Reading text START

Search This Blog

Wednesday, October 17, 2018

What will you leave behind?


I am thinking the Farmer and I are going to leave a few things behind for our loved ones when we leave. It won’t all be intentional.
I cut my weekly columns out of the newspaper and file them in binders in my office. I now have 11 years of columns. That’s 572 stories of our life here together on this farm. It’s like a “Dear Diary” of my life.
Most days before I head out on my morning commute I write a note to my husband and leave it on the kitchen island next to the 50-year-old stainless steel percolator that he insists on using for his coffee. I think the drip machine makes a tastier brew and more than once I have accused him of using the perk just for nostalgia’s sake. He does things like that. He has his favourite coffee cup too. I bought it at the Salvation Army. He says it perfectly fits his nose. I didn’t realize his nose was a concern. If I have fresh lipstick on, I seal the note with a kiss. Those ones are his favourites, but he keeps all of them.
If he is going out to show a house in the evening, my realtor husband leaves me a note. It’s usually very short, and funny. But don’t tell him I said that. I’m trying not to encourage his particular wry sense of humour.  The Farmer saves our messages to each other in shoeboxes so that our loved ones’ loved ones can get to know us a little bit better after we are gone. I think he is up to shoebox number 4 by now. They are in a rusty old metal filing cabinet in the basement.
I started writing important little things that I wanted to remember in a hard-covered journal the year we were wed. I still haven’t filled the book, because with my weekly column acting as a journal, I don’t have much else to say. The book is saved for the things that are either too banal, too trivial or too personal to print. That little book will be of interest to someone someday, I’m sure. It is already of interest to me, as I flip back through the past decade of scribbled notes about 30 degree days in November, sheep that had quadruplets, movies that made me cry and jobs that I applied for. It’s funny but I don’t even remember writing half of this stuff and it’s only been a few years since I did.
I also seem to be one of the few people I know who still prints photographs for albums. I actually have too many photos for albums so the Farmer gave me an old cabinet in which to store them. The cabinet stands about four feet tall and it’s two skinny drawers across, seven down. It will take me at least another twenty years to fill it with photos, ticket stubs, postcards and notes. I already have a tallboy of four drawers filled with photos and cards from our first decade together. These are standing right beside the front door of the house. I was thinking of pushing them out onto the front lawn when the porch caught fire last year. Luckily I didn’t have to.

Reading text END
Source material START

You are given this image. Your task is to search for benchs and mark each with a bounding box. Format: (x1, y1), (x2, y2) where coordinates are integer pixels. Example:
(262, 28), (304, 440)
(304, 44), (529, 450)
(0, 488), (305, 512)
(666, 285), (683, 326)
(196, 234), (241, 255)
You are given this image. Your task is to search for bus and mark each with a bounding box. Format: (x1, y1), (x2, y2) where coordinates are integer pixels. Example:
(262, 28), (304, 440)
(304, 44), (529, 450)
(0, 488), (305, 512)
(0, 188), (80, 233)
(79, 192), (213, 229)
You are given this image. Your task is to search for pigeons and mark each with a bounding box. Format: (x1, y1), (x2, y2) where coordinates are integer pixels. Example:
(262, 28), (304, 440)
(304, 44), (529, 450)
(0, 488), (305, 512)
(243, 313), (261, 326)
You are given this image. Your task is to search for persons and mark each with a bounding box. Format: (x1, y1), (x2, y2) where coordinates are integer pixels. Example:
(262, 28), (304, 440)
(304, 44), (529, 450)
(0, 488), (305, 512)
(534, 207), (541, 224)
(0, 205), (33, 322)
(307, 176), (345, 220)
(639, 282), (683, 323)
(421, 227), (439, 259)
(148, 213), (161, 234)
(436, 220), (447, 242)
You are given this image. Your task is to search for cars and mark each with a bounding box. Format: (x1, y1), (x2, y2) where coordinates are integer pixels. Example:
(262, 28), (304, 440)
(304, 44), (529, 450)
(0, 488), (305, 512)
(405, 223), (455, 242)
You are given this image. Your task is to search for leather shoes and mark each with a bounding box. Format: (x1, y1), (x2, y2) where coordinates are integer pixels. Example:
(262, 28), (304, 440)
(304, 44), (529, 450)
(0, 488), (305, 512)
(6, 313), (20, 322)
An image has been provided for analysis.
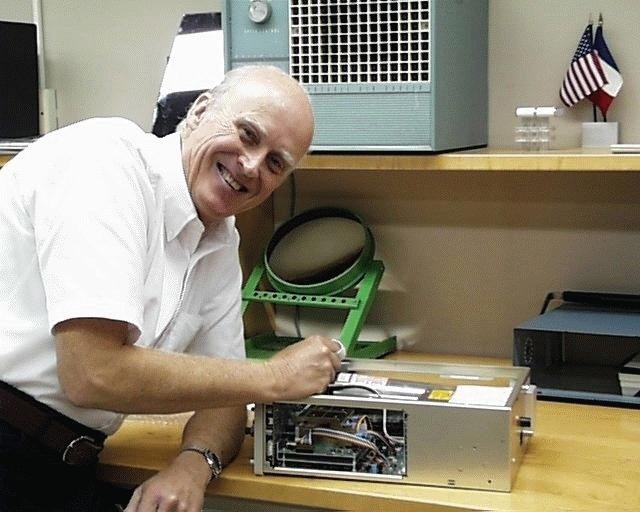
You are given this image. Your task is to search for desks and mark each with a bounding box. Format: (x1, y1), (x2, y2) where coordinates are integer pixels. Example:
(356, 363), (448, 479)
(0, 133), (639, 512)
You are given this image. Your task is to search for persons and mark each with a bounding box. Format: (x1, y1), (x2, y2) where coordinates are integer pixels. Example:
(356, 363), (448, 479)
(0, 64), (347, 512)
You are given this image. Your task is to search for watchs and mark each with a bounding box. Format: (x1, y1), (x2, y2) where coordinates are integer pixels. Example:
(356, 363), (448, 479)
(175, 442), (224, 482)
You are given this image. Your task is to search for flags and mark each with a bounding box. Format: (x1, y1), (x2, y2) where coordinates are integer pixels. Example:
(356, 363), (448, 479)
(556, 25), (607, 109)
(592, 26), (624, 119)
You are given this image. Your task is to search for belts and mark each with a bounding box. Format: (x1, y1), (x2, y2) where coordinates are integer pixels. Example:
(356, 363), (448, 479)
(0, 388), (105, 470)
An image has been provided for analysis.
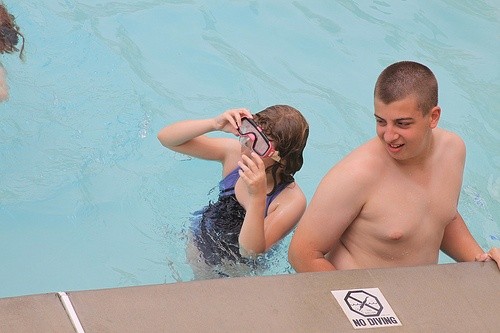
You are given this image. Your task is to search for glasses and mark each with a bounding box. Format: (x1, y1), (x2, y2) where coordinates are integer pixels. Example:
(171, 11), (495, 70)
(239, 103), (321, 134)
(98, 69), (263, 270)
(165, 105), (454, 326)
(235, 117), (283, 160)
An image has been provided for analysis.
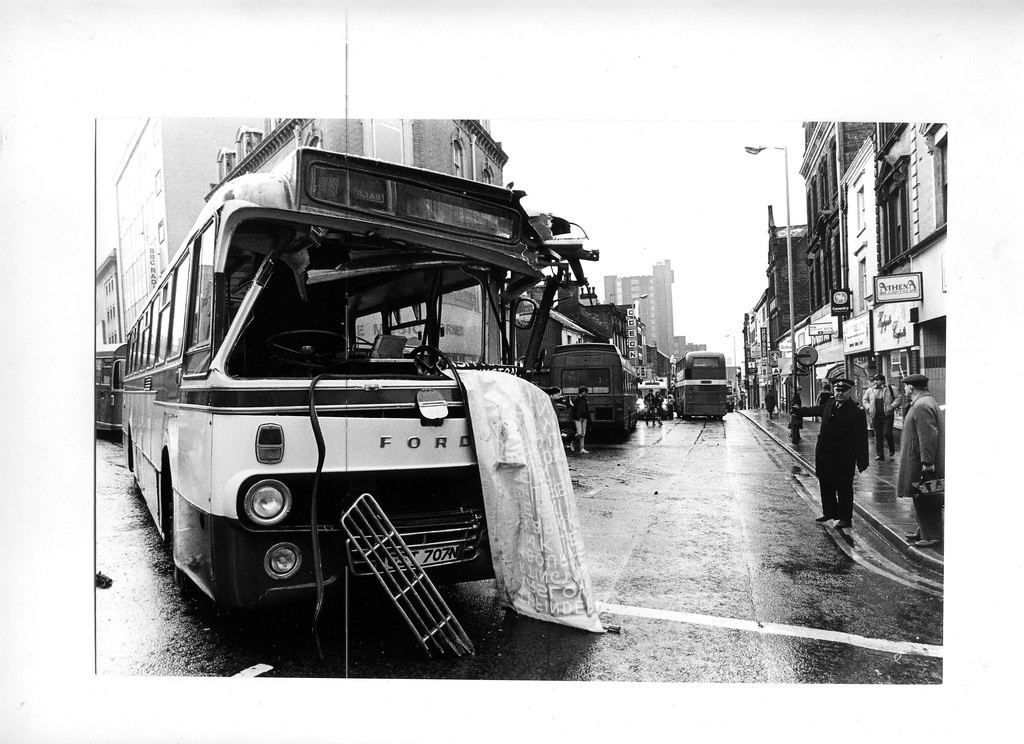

Source material END

▸ Work order:
Answer these from the blog post about what the couple will leave behind:
(a) How many stories has the writer saved from her weekly columns?
(b) Where are the Farmer's shoeboxes of notes kept?
(c) How are the drawers of the photo cabinet arranged?

▸ Result of this exercise:
(a) 572 stories, from 11 years of columns.
(b) In a rusty old metal filing cabinet in the basement.
(c) Two skinny drawers across and seven down.